When it came time to make good on Team Biden’s vows to destroy the pipeline, Hersh noted:
“The C4 attached to the pipelines would be triggered by a sonar buoy dropped by a plane on short notice, but the procedure involved the most advanced signal processing technology. Once in place, the delayed timing devices attached to any of the four pipelines could be accidentally triggered by the complex mix of ocean background noises throughout the heavily trafficked Baltic Sea—from near and distant ships, underwater drilling, seismic events, waves and even sea creatures. To avoid this, the sonar buoy, once in place, would emit a sequence of unique low frequency tonal sounds—much like those emitted by a flute or a piano—that would be recognized by the timing device and, after a pre-set hours of delay, trigger the explosives. (‘You want a signal that is robust enough so that no other signal could accidentally send a pulse that detonated the explosives,’ I was told by Dr. Theodore Postol, professor emeritus of science, technology and national security policy at MIT. Postol, who has served as the science adviser to the Pentagon’s Chief of Naval Operations, said the issue facing the group in Norway because of Biden’s delay was one of chance: ‘The longer the explosives are in the water the greater risk there would be of a random signal that would launch the bombs.’ “)
On Sept. 26, 2022, a Norwegian Navy P8 surveillance plane made a seemingly routine flight and dropped a sonar buoy. The signal spread underwater, initially to Nord Stream 2 and then on to Nord Stream 1. A few hours later, the high-powered C4 explosives were triggered and three of the four pipelines were put out of commission.
“Within a few minutes, pools of methane gas that remained in the shuttered pipelines could be seen spreading on the water’s surface and the world learned that something irreversible had taken place,” Hersh wrote.
The U.S. media quickly went to work to paint Russia as the likely culprit, “spurred on by calculated leaks from the White House—but without ever establishing a clear motive for such an act of self-sabotage, beyond simple retribution,” Hersh wrote.
A few months later, when it emerged that Russian authorities had been quietly getting estimates for the cost to repair the pipelines, The New York Times described the news as “complicating theories about who was behind” the attack. Big Media ignored the earlier threats to the pipelines made by Biden Nuland.

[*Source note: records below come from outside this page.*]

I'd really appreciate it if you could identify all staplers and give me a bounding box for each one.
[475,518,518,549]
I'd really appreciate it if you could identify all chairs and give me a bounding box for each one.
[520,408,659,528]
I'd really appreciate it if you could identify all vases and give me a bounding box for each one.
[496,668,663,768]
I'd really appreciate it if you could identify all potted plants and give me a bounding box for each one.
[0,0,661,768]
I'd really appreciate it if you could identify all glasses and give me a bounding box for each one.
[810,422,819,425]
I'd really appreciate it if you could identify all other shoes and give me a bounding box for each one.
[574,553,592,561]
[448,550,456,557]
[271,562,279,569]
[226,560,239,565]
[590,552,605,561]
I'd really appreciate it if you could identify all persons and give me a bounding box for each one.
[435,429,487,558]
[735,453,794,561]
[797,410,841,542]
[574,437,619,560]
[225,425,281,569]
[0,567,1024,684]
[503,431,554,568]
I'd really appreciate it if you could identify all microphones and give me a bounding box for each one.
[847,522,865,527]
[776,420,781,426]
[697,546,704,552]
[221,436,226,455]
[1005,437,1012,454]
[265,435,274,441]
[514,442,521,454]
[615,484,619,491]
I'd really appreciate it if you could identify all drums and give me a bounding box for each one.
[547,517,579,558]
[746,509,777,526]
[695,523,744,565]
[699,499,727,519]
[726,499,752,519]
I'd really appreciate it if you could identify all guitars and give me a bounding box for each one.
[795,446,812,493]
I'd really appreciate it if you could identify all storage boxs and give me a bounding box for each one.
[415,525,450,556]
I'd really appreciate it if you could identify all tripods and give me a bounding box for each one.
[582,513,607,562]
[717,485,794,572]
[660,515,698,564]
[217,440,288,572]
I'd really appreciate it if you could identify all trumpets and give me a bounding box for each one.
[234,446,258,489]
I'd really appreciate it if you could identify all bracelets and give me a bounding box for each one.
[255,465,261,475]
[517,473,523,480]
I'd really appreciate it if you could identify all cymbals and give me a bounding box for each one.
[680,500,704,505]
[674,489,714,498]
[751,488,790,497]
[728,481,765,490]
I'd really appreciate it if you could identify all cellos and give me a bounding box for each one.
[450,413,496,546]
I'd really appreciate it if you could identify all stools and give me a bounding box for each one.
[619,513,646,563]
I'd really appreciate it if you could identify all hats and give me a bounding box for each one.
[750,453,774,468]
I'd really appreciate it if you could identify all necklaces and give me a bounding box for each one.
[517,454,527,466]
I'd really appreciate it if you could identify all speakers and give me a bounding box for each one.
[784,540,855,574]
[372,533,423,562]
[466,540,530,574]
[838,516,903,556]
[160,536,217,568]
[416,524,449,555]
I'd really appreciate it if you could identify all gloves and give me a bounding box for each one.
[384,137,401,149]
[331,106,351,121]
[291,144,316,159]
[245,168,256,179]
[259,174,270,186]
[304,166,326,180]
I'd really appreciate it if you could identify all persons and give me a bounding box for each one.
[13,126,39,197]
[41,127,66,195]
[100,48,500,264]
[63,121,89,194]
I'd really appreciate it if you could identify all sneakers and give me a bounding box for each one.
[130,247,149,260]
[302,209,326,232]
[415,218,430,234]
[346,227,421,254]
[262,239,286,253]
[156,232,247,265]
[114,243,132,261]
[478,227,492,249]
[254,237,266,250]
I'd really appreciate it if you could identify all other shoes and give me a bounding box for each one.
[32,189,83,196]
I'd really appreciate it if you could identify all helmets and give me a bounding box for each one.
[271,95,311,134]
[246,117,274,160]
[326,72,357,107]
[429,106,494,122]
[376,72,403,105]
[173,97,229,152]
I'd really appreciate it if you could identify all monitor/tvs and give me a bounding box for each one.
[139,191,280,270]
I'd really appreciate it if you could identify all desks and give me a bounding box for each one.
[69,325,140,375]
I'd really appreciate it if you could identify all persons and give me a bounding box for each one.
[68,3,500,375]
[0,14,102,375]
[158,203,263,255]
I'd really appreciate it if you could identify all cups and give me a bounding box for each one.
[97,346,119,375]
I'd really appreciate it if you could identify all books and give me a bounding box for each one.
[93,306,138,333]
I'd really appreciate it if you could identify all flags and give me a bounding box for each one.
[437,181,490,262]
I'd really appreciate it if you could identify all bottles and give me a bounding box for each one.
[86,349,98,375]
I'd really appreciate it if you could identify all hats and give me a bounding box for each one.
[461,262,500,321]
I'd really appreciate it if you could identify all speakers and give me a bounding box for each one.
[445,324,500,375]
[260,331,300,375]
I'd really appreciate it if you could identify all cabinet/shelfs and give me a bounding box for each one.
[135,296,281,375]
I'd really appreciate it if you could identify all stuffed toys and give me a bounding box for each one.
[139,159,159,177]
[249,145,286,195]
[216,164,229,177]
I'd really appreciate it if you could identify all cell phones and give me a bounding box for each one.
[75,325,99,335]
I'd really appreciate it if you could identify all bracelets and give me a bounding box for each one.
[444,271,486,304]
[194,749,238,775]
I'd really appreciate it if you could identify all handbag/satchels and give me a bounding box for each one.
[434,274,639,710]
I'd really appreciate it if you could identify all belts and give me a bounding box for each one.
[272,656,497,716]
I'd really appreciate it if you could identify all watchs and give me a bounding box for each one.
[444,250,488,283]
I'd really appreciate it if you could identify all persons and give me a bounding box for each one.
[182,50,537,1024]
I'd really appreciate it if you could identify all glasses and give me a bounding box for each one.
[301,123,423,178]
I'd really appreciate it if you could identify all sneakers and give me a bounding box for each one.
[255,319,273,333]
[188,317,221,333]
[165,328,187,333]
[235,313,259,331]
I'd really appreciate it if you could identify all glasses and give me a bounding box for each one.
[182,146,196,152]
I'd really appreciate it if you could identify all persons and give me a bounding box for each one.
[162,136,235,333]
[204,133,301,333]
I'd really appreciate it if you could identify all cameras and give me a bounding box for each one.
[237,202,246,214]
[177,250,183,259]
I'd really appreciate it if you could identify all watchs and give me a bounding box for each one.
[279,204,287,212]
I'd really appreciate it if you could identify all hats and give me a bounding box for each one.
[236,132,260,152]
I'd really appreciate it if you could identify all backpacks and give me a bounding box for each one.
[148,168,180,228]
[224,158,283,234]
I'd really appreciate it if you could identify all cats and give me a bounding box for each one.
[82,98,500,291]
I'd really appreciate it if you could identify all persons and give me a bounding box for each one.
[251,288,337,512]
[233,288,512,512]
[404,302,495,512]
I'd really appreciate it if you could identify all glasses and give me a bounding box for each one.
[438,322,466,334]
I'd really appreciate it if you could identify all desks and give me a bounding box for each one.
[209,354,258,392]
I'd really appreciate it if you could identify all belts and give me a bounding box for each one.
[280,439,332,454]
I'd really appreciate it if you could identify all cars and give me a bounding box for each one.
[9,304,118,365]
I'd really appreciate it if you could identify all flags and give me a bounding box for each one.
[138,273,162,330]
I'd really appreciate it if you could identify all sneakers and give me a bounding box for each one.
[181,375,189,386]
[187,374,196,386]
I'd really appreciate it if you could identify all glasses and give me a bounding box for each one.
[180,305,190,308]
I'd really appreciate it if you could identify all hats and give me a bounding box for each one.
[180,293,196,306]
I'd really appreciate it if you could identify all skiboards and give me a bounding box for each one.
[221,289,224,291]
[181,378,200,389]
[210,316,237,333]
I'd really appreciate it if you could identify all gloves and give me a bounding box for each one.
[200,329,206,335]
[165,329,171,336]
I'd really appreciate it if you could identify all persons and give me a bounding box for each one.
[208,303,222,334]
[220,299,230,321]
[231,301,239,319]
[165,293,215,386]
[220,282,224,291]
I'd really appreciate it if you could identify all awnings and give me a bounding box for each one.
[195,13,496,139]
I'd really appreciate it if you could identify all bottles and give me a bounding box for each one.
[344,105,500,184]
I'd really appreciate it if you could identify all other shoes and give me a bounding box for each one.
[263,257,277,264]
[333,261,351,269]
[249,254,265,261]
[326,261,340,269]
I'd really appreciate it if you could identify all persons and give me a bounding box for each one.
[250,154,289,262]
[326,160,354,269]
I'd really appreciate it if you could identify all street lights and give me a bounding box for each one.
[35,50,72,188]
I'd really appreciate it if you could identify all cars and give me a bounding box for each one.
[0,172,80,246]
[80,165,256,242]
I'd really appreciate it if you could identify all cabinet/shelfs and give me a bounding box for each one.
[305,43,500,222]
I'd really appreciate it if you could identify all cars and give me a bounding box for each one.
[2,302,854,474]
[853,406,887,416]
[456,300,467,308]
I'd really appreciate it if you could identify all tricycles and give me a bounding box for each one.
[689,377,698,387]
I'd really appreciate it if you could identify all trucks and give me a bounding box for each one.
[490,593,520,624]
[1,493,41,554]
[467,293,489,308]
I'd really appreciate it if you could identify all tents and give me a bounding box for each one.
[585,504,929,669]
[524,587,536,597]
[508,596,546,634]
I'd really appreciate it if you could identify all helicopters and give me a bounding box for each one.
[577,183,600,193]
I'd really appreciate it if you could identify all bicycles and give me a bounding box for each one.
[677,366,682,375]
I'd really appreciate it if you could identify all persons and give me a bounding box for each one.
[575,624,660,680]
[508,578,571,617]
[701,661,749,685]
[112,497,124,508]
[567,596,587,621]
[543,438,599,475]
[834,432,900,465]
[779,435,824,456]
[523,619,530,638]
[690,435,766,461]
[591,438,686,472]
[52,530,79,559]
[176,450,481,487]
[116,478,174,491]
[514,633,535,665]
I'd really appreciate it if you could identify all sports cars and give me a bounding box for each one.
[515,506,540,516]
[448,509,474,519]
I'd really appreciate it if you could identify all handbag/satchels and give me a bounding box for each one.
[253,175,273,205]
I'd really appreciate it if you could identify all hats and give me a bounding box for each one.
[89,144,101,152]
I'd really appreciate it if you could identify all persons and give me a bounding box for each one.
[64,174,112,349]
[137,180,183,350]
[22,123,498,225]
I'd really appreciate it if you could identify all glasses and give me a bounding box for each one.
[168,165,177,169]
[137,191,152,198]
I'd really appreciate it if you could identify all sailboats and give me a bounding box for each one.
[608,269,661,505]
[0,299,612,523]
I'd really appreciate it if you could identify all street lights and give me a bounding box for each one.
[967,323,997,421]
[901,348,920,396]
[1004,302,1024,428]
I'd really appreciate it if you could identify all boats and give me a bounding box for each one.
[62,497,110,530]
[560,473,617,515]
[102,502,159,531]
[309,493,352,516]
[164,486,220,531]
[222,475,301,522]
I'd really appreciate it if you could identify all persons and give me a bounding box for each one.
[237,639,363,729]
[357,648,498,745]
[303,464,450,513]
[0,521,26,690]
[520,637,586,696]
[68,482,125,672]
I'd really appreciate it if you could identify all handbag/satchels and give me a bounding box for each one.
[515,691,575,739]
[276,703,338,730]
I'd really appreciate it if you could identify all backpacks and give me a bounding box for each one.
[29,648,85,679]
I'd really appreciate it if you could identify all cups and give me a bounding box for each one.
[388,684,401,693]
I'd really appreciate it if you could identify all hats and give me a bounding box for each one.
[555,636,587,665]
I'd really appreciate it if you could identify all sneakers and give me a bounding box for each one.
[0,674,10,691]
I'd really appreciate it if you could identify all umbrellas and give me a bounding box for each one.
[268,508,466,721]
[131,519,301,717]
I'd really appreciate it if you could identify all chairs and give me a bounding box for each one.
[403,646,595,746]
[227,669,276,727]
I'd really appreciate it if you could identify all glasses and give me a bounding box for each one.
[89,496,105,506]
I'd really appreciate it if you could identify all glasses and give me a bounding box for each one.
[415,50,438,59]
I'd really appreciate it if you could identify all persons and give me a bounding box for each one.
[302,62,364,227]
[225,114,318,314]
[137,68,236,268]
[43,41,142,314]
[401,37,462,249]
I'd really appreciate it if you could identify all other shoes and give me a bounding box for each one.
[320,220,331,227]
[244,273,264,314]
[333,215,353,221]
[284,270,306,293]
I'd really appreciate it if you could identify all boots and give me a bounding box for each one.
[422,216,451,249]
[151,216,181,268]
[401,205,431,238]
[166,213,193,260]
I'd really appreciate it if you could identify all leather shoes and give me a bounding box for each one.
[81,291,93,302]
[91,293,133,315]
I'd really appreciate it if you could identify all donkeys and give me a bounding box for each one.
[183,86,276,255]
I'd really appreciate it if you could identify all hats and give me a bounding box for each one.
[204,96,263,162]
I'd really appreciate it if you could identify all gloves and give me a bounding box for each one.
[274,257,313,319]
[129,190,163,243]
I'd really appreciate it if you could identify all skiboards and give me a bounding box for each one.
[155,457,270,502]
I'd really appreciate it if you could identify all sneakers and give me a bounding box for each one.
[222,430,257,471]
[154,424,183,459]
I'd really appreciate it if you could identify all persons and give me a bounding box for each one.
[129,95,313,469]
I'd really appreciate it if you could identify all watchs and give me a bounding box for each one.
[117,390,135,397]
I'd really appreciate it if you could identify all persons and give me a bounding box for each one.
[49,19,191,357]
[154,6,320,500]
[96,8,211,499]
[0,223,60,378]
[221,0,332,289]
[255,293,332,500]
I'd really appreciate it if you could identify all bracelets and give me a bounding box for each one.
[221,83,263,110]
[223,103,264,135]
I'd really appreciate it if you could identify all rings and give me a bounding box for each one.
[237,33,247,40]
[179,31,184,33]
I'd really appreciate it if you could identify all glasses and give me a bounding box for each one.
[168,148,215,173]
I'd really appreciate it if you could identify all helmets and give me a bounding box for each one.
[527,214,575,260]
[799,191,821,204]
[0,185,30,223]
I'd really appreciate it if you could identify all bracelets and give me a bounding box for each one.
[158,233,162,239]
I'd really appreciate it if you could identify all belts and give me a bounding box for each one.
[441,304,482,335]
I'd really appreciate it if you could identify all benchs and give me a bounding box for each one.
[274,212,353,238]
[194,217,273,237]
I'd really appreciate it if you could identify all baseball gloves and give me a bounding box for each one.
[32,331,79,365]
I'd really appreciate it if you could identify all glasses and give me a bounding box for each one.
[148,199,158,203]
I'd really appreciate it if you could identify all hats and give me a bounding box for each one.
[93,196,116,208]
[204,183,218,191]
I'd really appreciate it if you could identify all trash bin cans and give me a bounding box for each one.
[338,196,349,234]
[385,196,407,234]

“While it was never clear why Russia would seek to destroy its own lucrative pipeline, a more telling rationale” for Team Biden’s action came from Blinken, Hersh noted.
Asked at a press conference last September about the consequences of the worsening energy crisis in Western Europe, Blinken described the moment as a potentially good one: “It’s a tremendous opportunity to once and for all remove the dependence on Russian energy and thus to take away from Vladimir Putin the weaponization of energy as a means of advancing his imperial designs. That’s very significant and that offers tremendous strategic opportunity for the years to come, but meanwhile we’re determined to do everything we possibly can to make sure the consequences of all of this are not borne by citizens in our countries or, for that matter, around the world.”
More recently, Victoria Nuland expressed satisfaction at the demise of the newest of the pipelines. Testifying at a Senate Foreign Relations Committee hearing in late January she told Texas Republican Sen. Ted Cruz, “Like you, I am, and I think the administration is, very gratified to know that Nord Stream 2 is now, as you like to say, a hunk of metal at the bottom of the sea.”
Hersh’s source, asked why the Russians failed to respond, said: “Maybe they want the capability to do the same things the U.S. did. It was a beautiful cover story. Behind it was a covert operation that placed experts in the field and equipment that operated on a covert signal. The only flaw was the decision to do it.”